▶ _Supplied passage_:
Excavating a Common Treasure

2018-06-30

History is full of legends of ancient treasures and powerful artifacts, lost to time or hidden by purpose, that would bring glory, power and riches to their discoverer.

A winged bull depicted on an on archaeological artifact from the Assyrian empire between 1400 and 1200 BC. Cylinder Seal with Winged Bull - Walters Art Museum Licensed under CC0.

Although the history of software development is much shorter than the history of mankind, there already exists artifacts that have near mythological status when it comes to software development, yet often go hidden underneath the surface. One of these is the language of Common Lisp.

Common Lisp is a language originally from the early 80s, and was a standardization of many dialects of the Lisp programming language, which explains both the Common and Lisp part of the name. Lisp itself is one of the oldest general purpose programming languages, first specified in 1958. From Lisp many ideas that we consider common in other languages were popularized, such as conditionals (the if and else structure), notion of functions as first class elements, and many others (see this article on more of these ideas). Common Lisp is also often mentioned as an amazing and fun language to learn, which makes it the clear-cut choice for this article.

As the story goes it gives the user untold levels of productivity and joy of development. One other big advantage is that Common Lisp used to be the language of A.I. research. There is lots of existing code out there for systems on the subject of knowledge representation, reasoning and planning. Given the resurgence of fields such as a Semantic Web that make use of such A.I. systems, learning from such tools and techniques, or even using them directly, can be invaluable. In this post, I aim to find out a very small portion of the riches we can dig up using Common Lisp, and to share this experience with the reader.

Cylinder Seals were common objects that were used to designate ownership in ancient Mesopotamia. Although describing to a different notion of 'common' these show remarkable of craftsmanship that we hope to introduce ourselves to in Common Lisp. Cylinder Seal with Two Heroes and a Tree - Walters Art Museum Licensed under CC0.

To add as a disclamer, I do have experience with a similar language, Clojure that I use in my day-to-day programming, as well as with Emacs (namely Spacemacs), so I probably have some head start in using and editing the language. Nonethess I aim to make this introduction accessible to readers without such knowledge.

With any treasure hunt, preparation is often key. As we are unfamiliar with the language itself it is good to read guides and tutorials to prepare. The guide to selecting the right equipment for our adventure is the cl-cookbook, which describes how to get started with Common Lisp.

▶ _Collected data_:
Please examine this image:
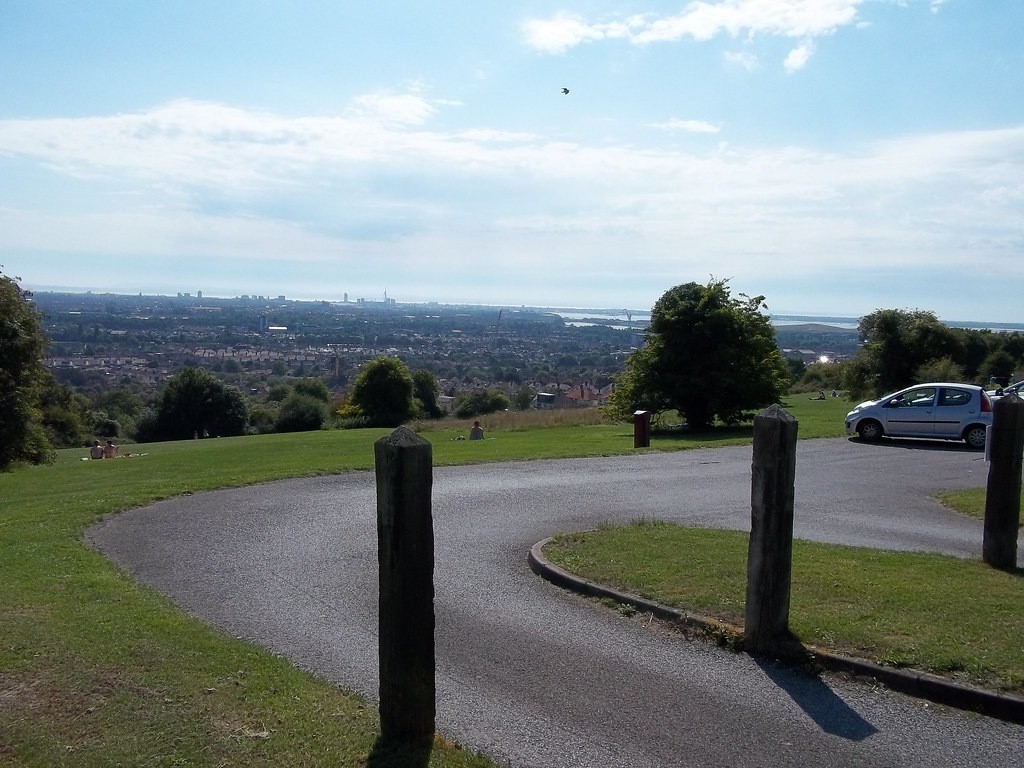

▶ _What you need to do_:
**a.** Copy word for word the passage in the Common Lisp post starting with "To add as a" and going on through "without such knowledge.".
**b.** Resume the Common Lisp post after its last sentence.
The data here is separate from the Common Lisp post.

▶ _Task responses_:
**a.**
To add as a disclamer, I do have experience with a similar language, Clojure that I use in my day-to-day programming, as well as with Emacs (namely Spacemacs), so I probably have some head start in using and editing the language. Nonethess I aim to make this introduction accessible to readers without such knowledge.

**b.**
Common Lisp is a language with multiple implementations. As recommended by our guide we are using Steel Bank Common Lisp (SBCL) as distribution and using Roswell to manage it. Alternatively a more straightforward install is Portacle that could be used.

Next is testing whether our implementation is working. We run the Read–Eval–Print Loop (REPL), which in the case of Roswell can be done with the command ros run. What the REPL allows us to do is interactively develop our code by reading our input, evaluating it and printing the results. This is one of the many features in programming that originated with Lisp, but has since made its way to many other languages.

Now the question is how we should write Common Lisp. One really nice resource for quickly familiarizing with new languages is Learn X in Y minutes, which also has a nice introduction to Common Lisp. One of the most striking features of a Lisp, is the syntax of it. Elements are either atoms, that evaluate to themselves, such as the number 4 or s-expressions which are a list of expressions in brackets, such as (+ 3 2). Atoms evaluate to themselves, so if we write 4 in the REPL, we get 4 returned back. For s-expressions they are in the form of (function param1 param2 ...), so in the case of (+ 3 2) this will evaluate to 5. One can of course nest these forms, for example (+ 3 (+ 3 2)) will result in 8. In addition to functions there are macros available creating completely different forms to be translated into code. We will see some examples of this later in the article.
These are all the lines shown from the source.